Gordon, 61, suffered his cardiac arrest at work last June and was rushed unconscious to Unity. Doctors restarted his heart, but he remained unresponsive. Physicians could not operate until his heart’s rhythm was stabilized. In order to limit damage to his brain, Cameron Hall, MD, made the decision to deliberately reduce Gordon’s core body temperature to around 90 degrees through therapeutic hypothermia.
Following nearly 20 hours in therapeutic hypothermia, a process which essentially froze Gordon’s body, they began warming him up, slowly bringing him out of a coma.
When Gordon Toleman regained consciousness following a cardiac arrest, he scanned the hospital room at Unity Hospital and recognized his wife, Cindy. When his daughter, Rachel, called his name, he quickly turned and looked in her direction.
Gordon’s reaction and recognition of Rachel’s voice was comforting to Cindy.
“I looked at my daughter, she looked at me, and we both said, ‘Yup, he’s in there,’” Cindy says.
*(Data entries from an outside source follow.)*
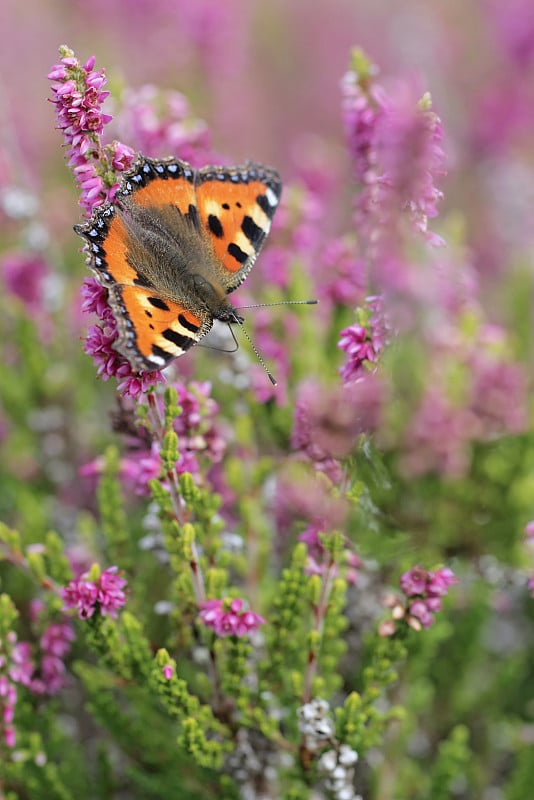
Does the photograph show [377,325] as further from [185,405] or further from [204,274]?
[204,274]

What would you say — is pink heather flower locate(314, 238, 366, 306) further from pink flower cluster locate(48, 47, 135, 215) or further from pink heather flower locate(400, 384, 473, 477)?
pink flower cluster locate(48, 47, 135, 215)

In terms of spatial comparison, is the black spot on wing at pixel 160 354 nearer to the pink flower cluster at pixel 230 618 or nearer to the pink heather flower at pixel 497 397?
the pink flower cluster at pixel 230 618

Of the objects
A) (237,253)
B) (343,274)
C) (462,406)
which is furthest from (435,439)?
(237,253)

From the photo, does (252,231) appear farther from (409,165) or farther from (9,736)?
(9,736)

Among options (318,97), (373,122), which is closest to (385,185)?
(373,122)

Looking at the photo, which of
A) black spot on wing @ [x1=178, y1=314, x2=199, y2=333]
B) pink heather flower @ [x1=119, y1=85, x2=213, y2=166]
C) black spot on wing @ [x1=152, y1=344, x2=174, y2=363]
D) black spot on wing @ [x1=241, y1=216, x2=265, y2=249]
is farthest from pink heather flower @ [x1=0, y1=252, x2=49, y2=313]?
black spot on wing @ [x1=152, y1=344, x2=174, y2=363]

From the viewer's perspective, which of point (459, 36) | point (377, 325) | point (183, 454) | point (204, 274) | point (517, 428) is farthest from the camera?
point (459, 36)
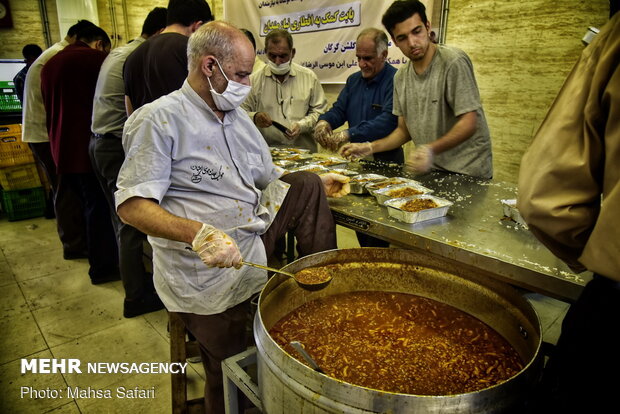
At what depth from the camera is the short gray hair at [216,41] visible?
4.95ft

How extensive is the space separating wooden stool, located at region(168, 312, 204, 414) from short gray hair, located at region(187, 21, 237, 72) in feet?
3.57

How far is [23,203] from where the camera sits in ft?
16.0

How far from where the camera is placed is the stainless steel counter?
1280 mm

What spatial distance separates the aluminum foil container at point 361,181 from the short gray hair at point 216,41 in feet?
3.33

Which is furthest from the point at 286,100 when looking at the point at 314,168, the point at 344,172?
the point at 344,172

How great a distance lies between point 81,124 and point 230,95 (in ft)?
7.98

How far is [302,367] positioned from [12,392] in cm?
220

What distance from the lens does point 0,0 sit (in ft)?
20.7

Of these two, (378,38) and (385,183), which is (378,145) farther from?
(378,38)

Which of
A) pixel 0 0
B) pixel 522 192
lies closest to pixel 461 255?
pixel 522 192

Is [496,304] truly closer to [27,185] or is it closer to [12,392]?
[12,392]

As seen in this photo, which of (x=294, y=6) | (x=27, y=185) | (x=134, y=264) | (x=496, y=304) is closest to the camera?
(x=496, y=304)

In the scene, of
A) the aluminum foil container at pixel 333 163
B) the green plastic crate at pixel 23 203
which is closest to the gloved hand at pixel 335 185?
the aluminum foil container at pixel 333 163

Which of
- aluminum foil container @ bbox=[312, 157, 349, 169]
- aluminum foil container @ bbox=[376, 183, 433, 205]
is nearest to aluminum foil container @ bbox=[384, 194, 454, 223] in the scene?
aluminum foil container @ bbox=[376, 183, 433, 205]
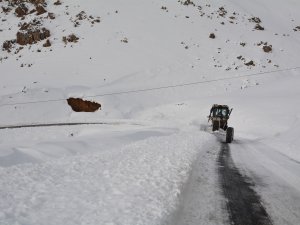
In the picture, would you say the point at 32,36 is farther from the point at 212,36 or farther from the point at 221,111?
the point at 221,111

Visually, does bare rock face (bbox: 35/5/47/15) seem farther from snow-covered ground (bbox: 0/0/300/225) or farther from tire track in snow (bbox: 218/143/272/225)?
tire track in snow (bbox: 218/143/272/225)

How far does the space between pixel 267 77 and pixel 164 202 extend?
41.3 meters

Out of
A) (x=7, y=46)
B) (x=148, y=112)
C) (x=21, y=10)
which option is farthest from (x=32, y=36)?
(x=148, y=112)

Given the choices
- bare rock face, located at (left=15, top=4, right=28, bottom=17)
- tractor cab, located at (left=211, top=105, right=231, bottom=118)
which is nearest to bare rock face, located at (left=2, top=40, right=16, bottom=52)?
bare rock face, located at (left=15, top=4, right=28, bottom=17)

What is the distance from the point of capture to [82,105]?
38844 millimetres

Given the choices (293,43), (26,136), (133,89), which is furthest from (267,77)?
(26,136)

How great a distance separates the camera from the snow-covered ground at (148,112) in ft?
18.0

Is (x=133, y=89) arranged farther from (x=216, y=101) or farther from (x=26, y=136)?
(x=26, y=136)

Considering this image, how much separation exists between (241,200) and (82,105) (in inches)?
1341

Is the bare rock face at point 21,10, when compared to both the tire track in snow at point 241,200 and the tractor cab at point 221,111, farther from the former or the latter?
the tire track in snow at point 241,200

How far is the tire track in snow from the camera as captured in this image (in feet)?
16.3

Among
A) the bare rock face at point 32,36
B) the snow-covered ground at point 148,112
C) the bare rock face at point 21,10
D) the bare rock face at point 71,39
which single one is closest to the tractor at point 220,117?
the snow-covered ground at point 148,112

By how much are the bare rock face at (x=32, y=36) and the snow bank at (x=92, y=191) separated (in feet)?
Answer: 144

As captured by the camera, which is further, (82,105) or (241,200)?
(82,105)
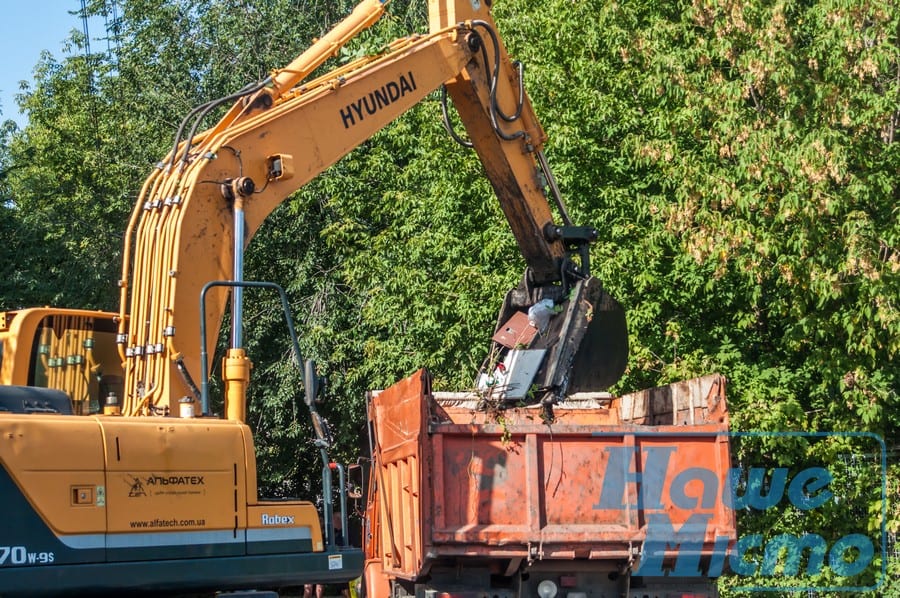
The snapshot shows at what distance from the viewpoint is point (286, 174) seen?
816cm

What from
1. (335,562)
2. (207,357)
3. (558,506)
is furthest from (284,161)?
(558,506)

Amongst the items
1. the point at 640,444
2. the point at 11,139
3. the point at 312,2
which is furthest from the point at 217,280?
the point at 11,139

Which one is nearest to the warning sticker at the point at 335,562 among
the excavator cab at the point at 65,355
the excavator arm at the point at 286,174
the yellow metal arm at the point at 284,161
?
the excavator arm at the point at 286,174

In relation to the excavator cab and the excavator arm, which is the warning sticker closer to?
the excavator arm

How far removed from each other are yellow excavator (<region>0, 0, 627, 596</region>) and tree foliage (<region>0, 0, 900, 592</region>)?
1.79 m

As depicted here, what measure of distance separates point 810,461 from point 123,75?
1644 centimetres

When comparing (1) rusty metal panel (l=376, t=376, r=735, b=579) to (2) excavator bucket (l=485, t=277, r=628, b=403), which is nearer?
(1) rusty metal panel (l=376, t=376, r=735, b=579)

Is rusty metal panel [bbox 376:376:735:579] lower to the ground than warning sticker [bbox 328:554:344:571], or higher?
Result: higher

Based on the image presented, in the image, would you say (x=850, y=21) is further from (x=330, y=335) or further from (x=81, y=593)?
(x=81, y=593)

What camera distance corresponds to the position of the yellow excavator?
245 inches

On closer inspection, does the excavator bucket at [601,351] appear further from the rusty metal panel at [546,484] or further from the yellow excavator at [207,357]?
the rusty metal panel at [546,484]

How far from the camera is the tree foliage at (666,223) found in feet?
43.7

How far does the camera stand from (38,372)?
26.6ft

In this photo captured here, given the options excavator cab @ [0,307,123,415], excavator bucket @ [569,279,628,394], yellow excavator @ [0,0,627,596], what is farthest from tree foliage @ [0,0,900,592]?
excavator cab @ [0,307,123,415]
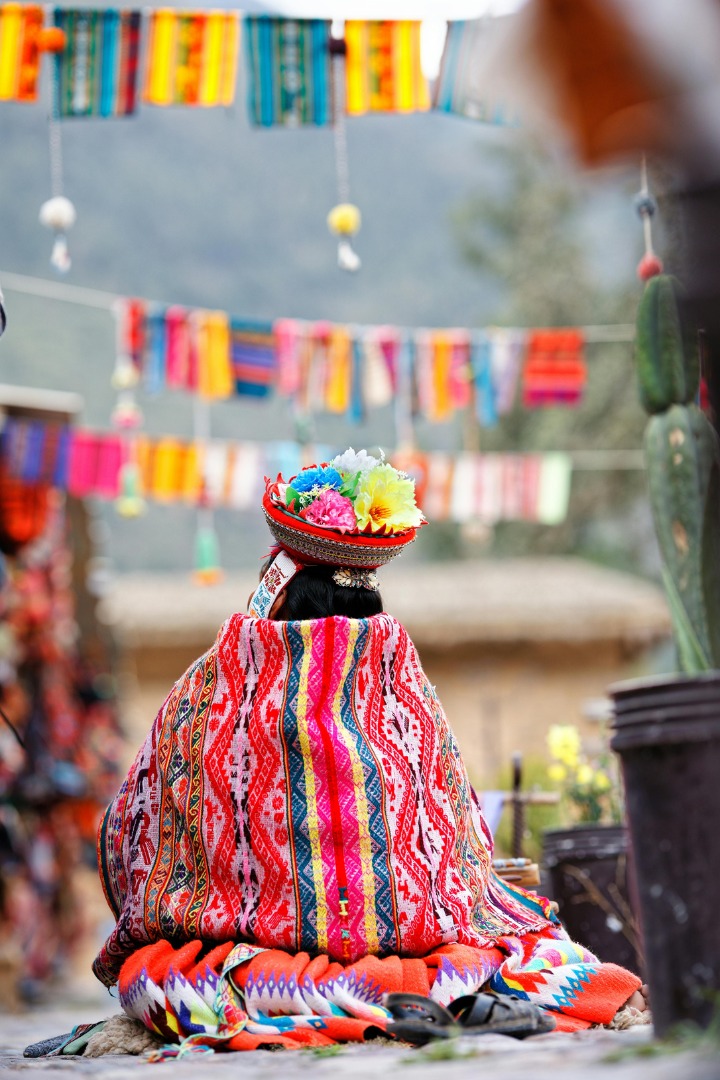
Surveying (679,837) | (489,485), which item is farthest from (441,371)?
(679,837)

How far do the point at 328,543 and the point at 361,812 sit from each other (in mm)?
823

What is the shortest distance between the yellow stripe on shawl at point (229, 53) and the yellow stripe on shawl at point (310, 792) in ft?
14.9

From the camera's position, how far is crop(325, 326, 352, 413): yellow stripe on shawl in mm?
12258

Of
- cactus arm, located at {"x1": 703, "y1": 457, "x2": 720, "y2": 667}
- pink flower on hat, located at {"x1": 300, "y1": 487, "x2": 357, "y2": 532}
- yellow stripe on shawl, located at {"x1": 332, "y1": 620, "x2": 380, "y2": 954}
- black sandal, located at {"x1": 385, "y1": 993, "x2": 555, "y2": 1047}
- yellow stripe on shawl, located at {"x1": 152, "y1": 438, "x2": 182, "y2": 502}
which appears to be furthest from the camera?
yellow stripe on shawl, located at {"x1": 152, "y1": 438, "x2": 182, "y2": 502}

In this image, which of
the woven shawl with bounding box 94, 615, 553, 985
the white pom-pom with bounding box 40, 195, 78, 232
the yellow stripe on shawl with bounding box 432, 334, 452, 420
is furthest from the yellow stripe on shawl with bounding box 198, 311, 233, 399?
the woven shawl with bounding box 94, 615, 553, 985

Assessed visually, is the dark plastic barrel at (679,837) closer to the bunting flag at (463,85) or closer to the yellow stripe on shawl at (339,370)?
the bunting flag at (463,85)

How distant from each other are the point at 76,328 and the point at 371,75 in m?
37.7

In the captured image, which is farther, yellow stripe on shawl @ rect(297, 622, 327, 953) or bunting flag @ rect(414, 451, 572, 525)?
bunting flag @ rect(414, 451, 572, 525)

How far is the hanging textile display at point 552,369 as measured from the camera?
507 inches

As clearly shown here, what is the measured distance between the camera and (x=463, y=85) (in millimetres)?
7652

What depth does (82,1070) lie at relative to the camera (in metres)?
3.25

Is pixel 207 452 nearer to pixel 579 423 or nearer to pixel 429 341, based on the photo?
pixel 429 341

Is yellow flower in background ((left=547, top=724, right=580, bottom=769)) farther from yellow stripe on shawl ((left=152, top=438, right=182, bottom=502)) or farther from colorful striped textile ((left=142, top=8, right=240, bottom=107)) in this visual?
yellow stripe on shawl ((left=152, top=438, right=182, bottom=502))

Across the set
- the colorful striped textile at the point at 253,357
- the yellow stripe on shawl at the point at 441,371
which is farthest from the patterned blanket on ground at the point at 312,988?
the yellow stripe on shawl at the point at 441,371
“The doctors did a phenomenal job explaining what they were going to do, what it was going to look like, why they were going to do it and what the outcome would be,” Cindy says. “I never felt out of the loop. I felt like I knew what was going on the entire time.”
The Tolemans were amazed that the doctors at Unity had performed hypothermia treatment protocol to preserve Gordon’s brain function before performing heart surgery.
Nine days after being frozen, Gordon underwent a quintuple bypass at Rochester General Hospital performed by Ronald Kirshner, MD. Two months later, he returned to work.
And today, less than four months after surgery, Gordon says he is “95 percent back to where I was before the heart attack. I’m walking, I’m dancing with Cindy again and I’m gardening.”
Gordon has no memory of the therapeutic hypothermia treatment and says he was “amazed when I was told about it.” He also says he is “equally amazed at how the caregivers have followed through with me and how the whole system was integrated and seamless.”